Extracted material:
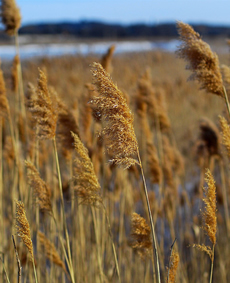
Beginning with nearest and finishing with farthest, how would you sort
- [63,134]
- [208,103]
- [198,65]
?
[198,65]
[63,134]
[208,103]

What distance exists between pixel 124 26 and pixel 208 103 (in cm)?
5310

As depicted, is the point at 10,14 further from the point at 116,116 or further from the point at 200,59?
the point at 116,116

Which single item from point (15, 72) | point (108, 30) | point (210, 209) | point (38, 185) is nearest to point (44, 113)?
point (38, 185)

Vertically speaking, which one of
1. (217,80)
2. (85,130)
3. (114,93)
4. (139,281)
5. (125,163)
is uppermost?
(85,130)

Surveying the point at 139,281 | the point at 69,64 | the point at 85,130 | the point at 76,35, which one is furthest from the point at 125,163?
the point at 76,35

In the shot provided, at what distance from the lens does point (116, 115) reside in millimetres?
1021

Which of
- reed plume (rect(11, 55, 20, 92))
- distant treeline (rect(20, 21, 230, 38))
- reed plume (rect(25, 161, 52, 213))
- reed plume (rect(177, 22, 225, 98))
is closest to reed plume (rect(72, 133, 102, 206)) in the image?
reed plume (rect(25, 161, 52, 213))

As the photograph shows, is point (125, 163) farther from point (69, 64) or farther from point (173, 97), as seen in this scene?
point (69, 64)

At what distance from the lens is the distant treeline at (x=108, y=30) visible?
54438mm

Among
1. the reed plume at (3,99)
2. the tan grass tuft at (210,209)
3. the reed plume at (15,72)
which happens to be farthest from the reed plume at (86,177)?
the reed plume at (15,72)

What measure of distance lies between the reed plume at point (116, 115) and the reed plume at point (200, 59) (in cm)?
47

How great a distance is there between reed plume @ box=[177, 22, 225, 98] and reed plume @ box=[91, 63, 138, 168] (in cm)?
47

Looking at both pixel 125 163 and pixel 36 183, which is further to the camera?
pixel 36 183

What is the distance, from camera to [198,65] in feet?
4.53
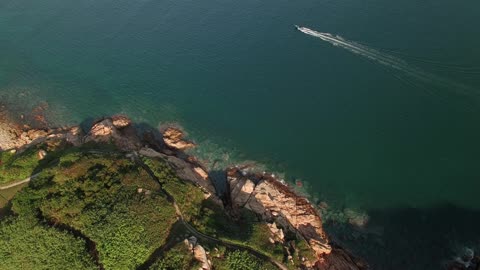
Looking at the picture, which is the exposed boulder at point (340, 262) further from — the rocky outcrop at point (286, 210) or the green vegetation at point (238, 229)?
the green vegetation at point (238, 229)

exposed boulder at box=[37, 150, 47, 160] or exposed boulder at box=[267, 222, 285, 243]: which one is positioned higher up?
exposed boulder at box=[37, 150, 47, 160]

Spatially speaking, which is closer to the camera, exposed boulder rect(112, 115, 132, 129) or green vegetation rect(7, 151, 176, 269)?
green vegetation rect(7, 151, 176, 269)

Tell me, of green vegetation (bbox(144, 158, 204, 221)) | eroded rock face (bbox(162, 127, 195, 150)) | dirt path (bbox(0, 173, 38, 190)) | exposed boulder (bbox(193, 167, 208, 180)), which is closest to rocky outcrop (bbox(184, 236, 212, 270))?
green vegetation (bbox(144, 158, 204, 221))

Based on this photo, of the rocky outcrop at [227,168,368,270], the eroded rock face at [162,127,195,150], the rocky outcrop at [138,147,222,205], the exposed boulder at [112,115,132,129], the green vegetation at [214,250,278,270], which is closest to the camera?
the green vegetation at [214,250,278,270]

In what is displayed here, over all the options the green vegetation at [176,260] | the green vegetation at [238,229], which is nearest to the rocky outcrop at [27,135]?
the green vegetation at [238,229]

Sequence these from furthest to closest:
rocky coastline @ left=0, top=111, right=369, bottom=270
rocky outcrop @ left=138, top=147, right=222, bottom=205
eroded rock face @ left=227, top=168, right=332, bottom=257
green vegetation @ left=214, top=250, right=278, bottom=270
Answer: rocky outcrop @ left=138, top=147, right=222, bottom=205
eroded rock face @ left=227, top=168, right=332, bottom=257
rocky coastline @ left=0, top=111, right=369, bottom=270
green vegetation @ left=214, top=250, right=278, bottom=270

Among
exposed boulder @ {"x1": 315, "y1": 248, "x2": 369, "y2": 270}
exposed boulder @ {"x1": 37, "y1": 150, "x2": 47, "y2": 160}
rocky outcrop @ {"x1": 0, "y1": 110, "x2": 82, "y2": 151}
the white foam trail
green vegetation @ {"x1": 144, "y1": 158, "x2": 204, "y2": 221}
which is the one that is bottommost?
exposed boulder @ {"x1": 315, "y1": 248, "x2": 369, "y2": 270}

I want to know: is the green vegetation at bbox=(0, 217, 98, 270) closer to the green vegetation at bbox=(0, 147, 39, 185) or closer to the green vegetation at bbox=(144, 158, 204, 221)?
the green vegetation at bbox=(0, 147, 39, 185)
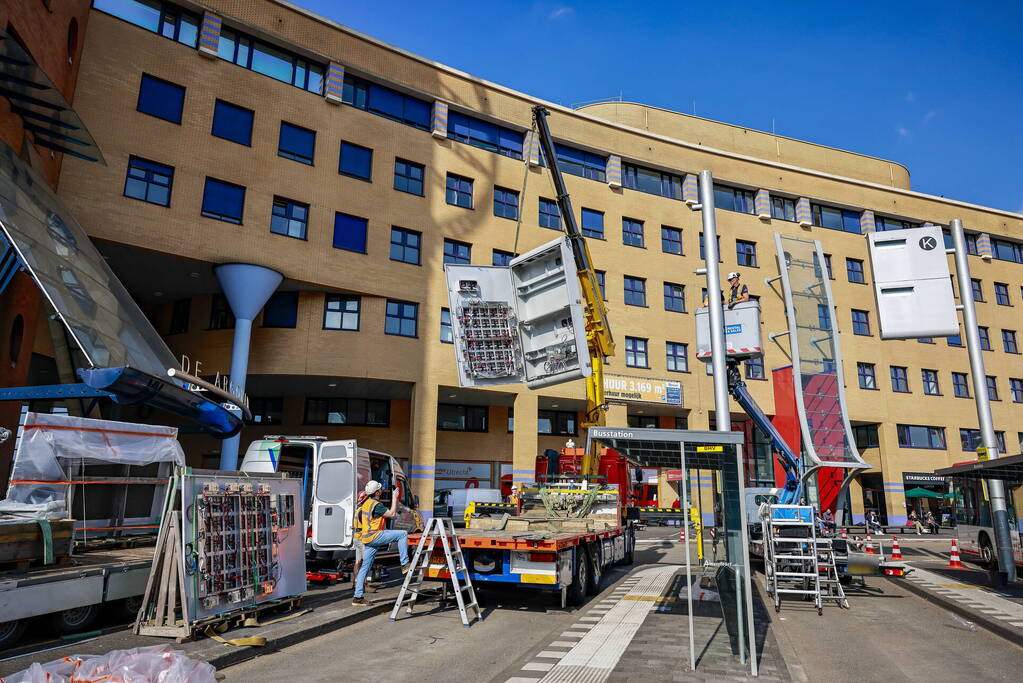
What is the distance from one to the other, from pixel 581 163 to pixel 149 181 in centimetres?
1940

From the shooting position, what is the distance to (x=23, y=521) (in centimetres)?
712

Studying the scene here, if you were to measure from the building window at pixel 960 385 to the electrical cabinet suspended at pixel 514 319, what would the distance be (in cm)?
3513

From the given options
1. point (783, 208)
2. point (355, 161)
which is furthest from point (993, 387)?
point (355, 161)

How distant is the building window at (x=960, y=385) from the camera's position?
127ft

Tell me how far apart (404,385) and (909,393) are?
95.9ft

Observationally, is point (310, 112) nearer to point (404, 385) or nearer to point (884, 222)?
point (404, 385)

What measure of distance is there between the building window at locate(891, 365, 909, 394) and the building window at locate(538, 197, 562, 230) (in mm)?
21935

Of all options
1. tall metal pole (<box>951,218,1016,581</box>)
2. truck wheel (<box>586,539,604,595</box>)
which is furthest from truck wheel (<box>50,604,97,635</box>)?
tall metal pole (<box>951,218,1016,581</box>)

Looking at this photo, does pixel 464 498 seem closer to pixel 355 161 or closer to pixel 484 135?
pixel 355 161

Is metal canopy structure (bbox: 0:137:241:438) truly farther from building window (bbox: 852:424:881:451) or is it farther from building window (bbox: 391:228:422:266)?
building window (bbox: 852:424:881:451)

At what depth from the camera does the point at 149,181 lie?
21.3 meters

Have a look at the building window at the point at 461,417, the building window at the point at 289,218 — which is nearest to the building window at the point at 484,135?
the building window at the point at 289,218

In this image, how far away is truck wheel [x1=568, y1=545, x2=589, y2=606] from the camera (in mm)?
10195

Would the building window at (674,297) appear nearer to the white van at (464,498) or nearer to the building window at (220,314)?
the white van at (464,498)
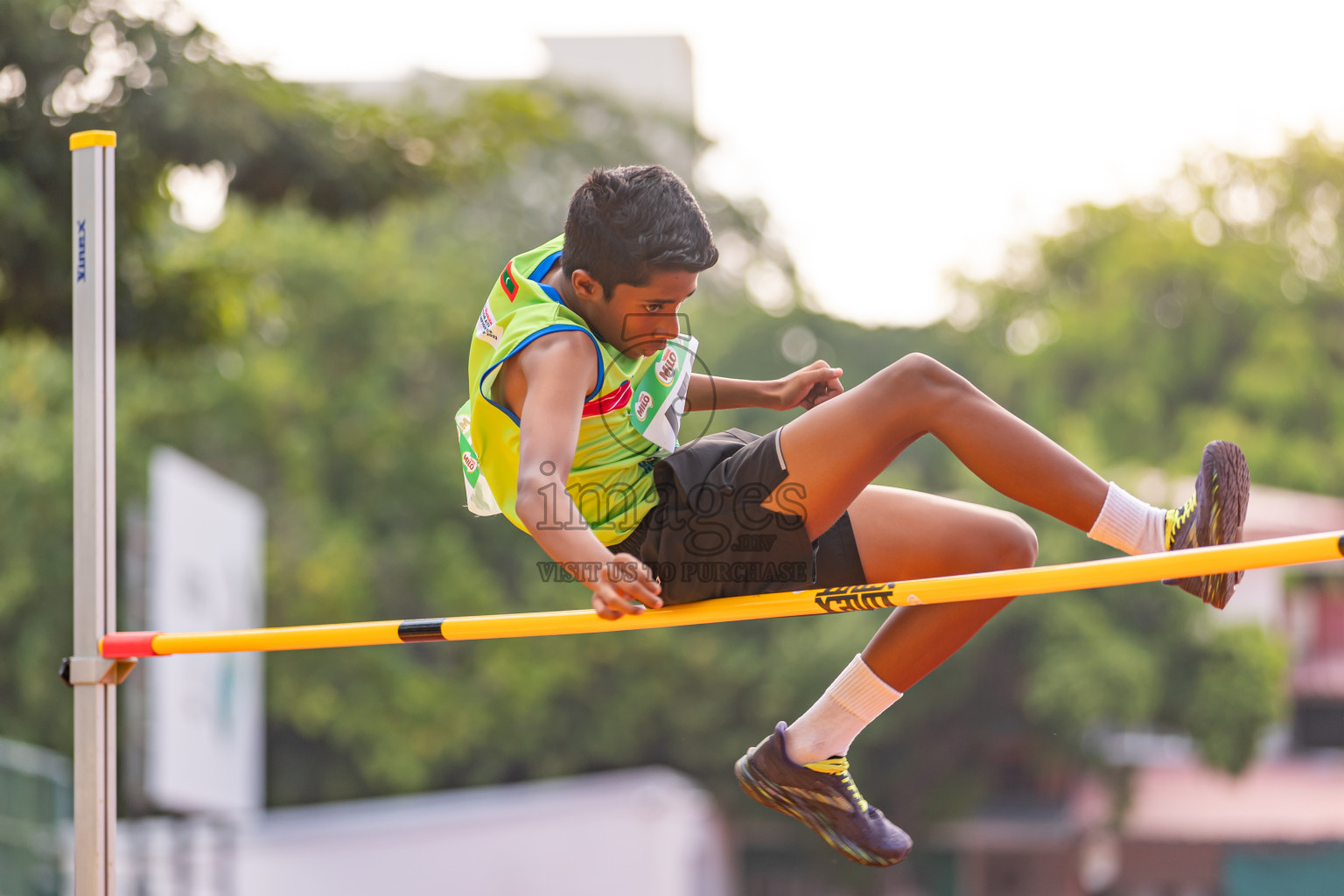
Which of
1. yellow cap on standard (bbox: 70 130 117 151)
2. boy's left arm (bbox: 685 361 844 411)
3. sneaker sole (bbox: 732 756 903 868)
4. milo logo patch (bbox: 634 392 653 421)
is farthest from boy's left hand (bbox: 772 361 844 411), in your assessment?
yellow cap on standard (bbox: 70 130 117 151)

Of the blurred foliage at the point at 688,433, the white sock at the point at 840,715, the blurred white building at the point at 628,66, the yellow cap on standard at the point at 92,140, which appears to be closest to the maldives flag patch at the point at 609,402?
the white sock at the point at 840,715

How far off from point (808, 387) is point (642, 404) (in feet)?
1.50

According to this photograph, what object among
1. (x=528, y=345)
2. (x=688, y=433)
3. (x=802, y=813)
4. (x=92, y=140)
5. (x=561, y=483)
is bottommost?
(x=802, y=813)

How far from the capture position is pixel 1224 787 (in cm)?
1603

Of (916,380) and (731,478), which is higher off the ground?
(916,380)

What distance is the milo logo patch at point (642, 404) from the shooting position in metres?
2.73

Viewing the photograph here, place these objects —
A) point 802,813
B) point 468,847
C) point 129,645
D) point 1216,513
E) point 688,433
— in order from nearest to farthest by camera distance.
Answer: point 1216,513
point 802,813
point 129,645
point 688,433
point 468,847

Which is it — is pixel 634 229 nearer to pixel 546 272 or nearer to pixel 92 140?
pixel 546 272

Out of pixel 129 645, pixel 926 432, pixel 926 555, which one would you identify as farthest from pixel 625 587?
pixel 129 645

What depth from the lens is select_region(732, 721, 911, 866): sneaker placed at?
287 centimetres

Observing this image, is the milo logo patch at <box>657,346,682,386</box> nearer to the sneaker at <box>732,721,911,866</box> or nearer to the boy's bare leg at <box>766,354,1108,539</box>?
the boy's bare leg at <box>766,354,1108,539</box>

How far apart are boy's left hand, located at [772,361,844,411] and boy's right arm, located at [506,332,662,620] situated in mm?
652

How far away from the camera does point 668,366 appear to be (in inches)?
111

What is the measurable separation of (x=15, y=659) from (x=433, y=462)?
5.86 metres
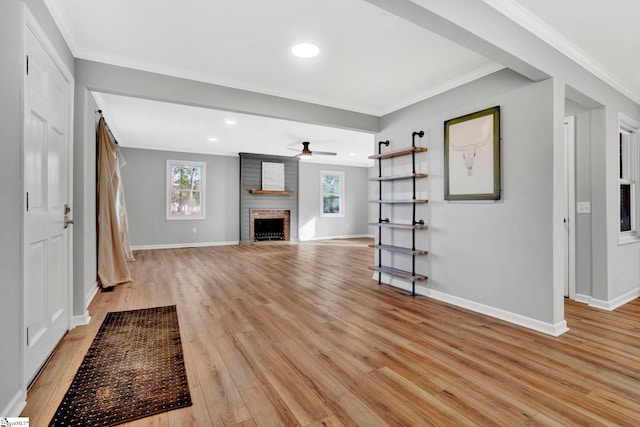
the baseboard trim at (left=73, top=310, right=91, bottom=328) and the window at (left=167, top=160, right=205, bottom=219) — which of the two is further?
the window at (left=167, top=160, right=205, bottom=219)

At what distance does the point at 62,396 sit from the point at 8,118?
4.95 ft

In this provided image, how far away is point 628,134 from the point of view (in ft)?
12.1

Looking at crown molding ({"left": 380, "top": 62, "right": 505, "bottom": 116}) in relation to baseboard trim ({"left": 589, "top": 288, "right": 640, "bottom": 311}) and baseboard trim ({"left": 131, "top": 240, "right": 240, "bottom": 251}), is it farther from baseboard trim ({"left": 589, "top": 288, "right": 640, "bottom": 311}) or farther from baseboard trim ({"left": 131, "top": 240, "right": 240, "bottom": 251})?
baseboard trim ({"left": 131, "top": 240, "right": 240, "bottom": 251})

Task to complete:
In the records above, find the line with "Which is it" and copy from it through the last line exactly, without the pictures.

Answer below:
Which is it — is pixel 634 229 nearer to pixel 546 272 or nearer to pixel 92 140?
pixel 546 272

Out of pixel 129 645, pixel 926 432, pixel 926 555, which one would you identify as farthest from pixel 625 587?
pixel 129 645

What depth from the lens is select_region(732, 721, 911, 866): sneaker placed at?
287 centimetres

Observing this image, is the milo logo patch at <box>657,346,682,386</box> nearer to the sneaker at <box>732,721,911,866</box> or nearer to the boy's bare leg at <box>766,354,1108,539</box>?
the boy's bare leg at <box>766,354,1108,539</box>

How far apart are boy's left hand, located at [772,361,844,411] and boy's right arm, located at [506,332,662,620] situated in mm?
652

How far away from the camera does point 668,366 appear to be (in inches)?
111

What is the measurable separation of (x=15, y=659) from (x=433, y=462)?
5.86 metres
the baseboard trim at (left=73, top=310, right=91, bottom=328) and the window at (left=167, top=160, right=205, bottom=219) — which of the two is further?
the window at (left=167, top=160, right=205, bottom=219)

At what distance does the point at 62,396 sit from the point at 8,118?
4.95 ft

In this provided image, how far away is point 628,134 from the point of view (in ft)?
12.1

Looking at crown molding ({"left": 380, "top": 62, "right": 505, "bottom": 116}) in relation to baseboard trim ({"left": 589, "top": 288, "right": 640, "bottom": 311}) and baseboard trim ({"left": 131, "top": 240, "right": 240, "bottom": 251}), is it farther from baseboard trim ({"left": 589, "top": 288, "right": 640, "bottom": 311}) or farther from baseboard trim ({"left": 131, "top": 240, "right": 240, "bottom": 251})?
baseboard trim ({"left": 131, "top": 240, "right": 240, "bottom": 251})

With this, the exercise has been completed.